What you are asked to do> Copy every entry in the listing below exactly, but not the pictures.

START Dataset records

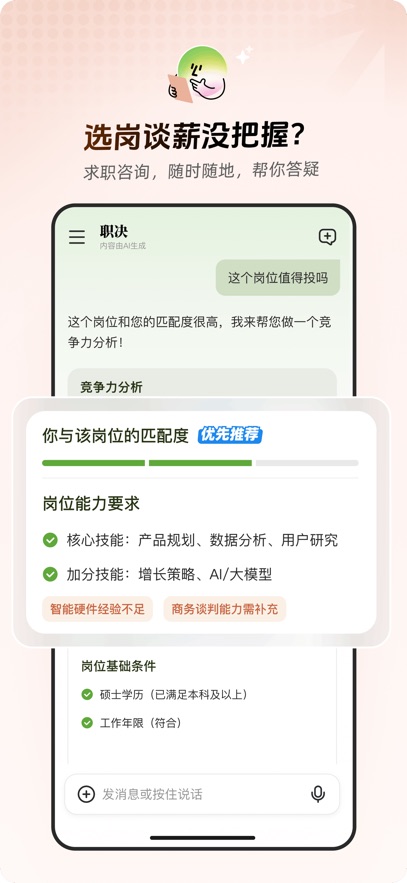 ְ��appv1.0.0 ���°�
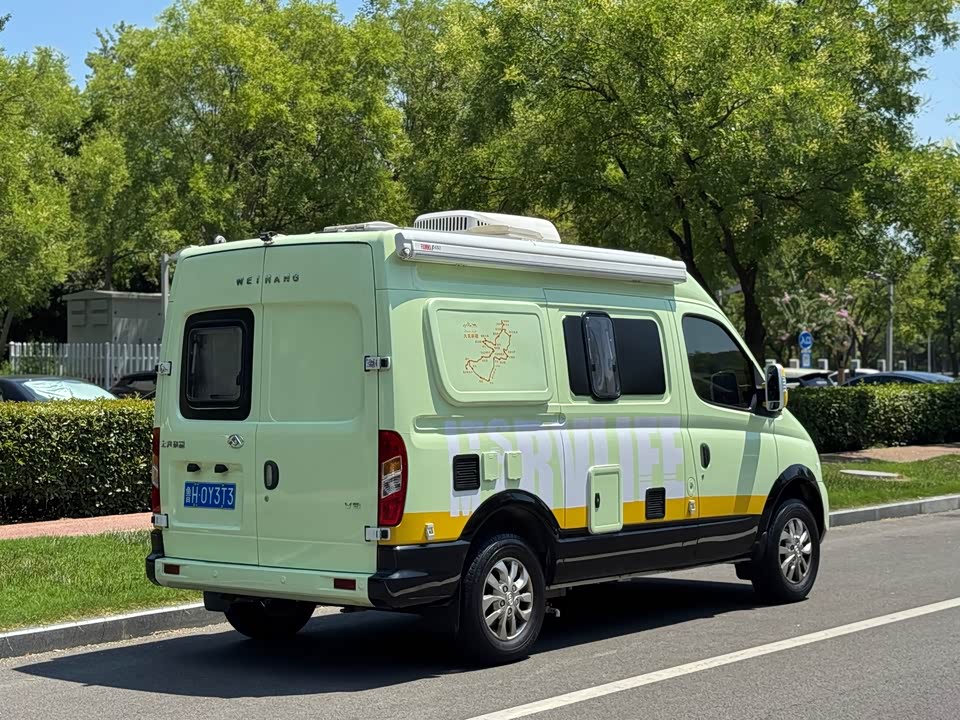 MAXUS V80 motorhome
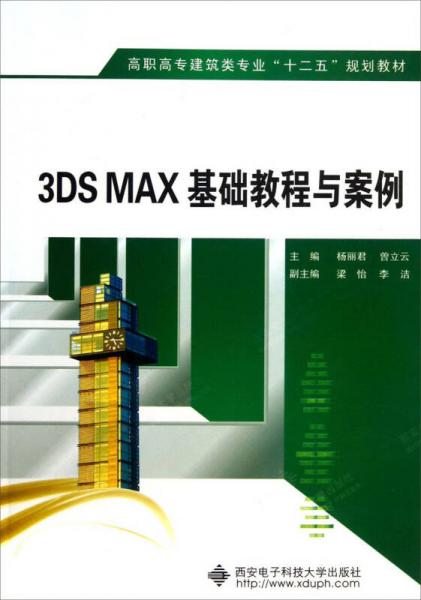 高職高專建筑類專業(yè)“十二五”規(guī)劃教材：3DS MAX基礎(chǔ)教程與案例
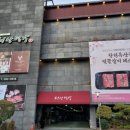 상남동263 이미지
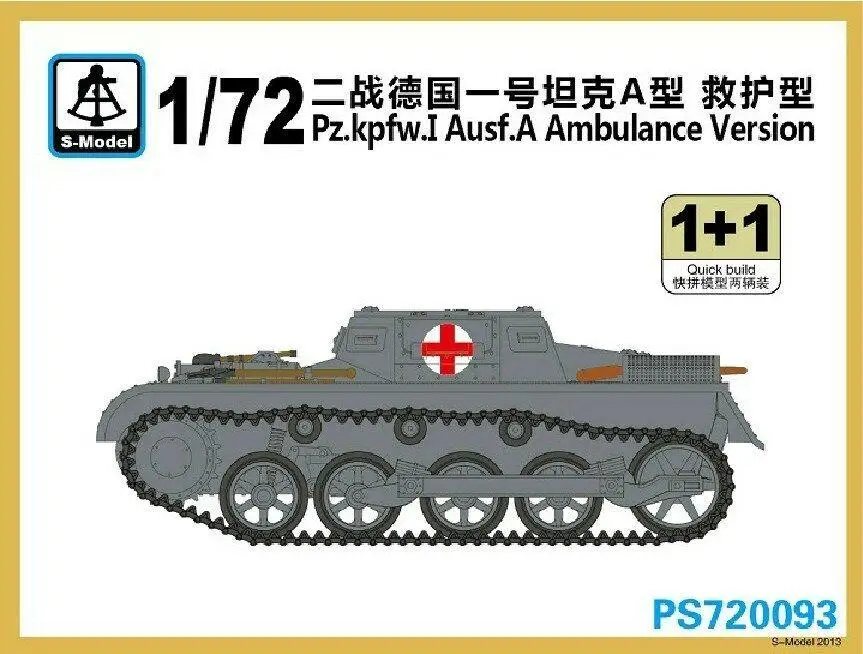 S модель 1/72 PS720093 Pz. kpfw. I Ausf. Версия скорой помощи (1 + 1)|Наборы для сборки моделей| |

END Dataset records

Task answer>
 ְ��appv1.0.0 ���°�
 MAXUS V80 motorhome
 高職高專建筑類專業(yè)“十二五”規(guī)劃教材：3DS MAX基礎(chǔ)教程與案例
 상남동263 이미지
 S модель 1/72 PS720093 Pz. kpfw. I Ausf. Версия скорой помощи (1 + 1)|Наборы для сборки моделей| |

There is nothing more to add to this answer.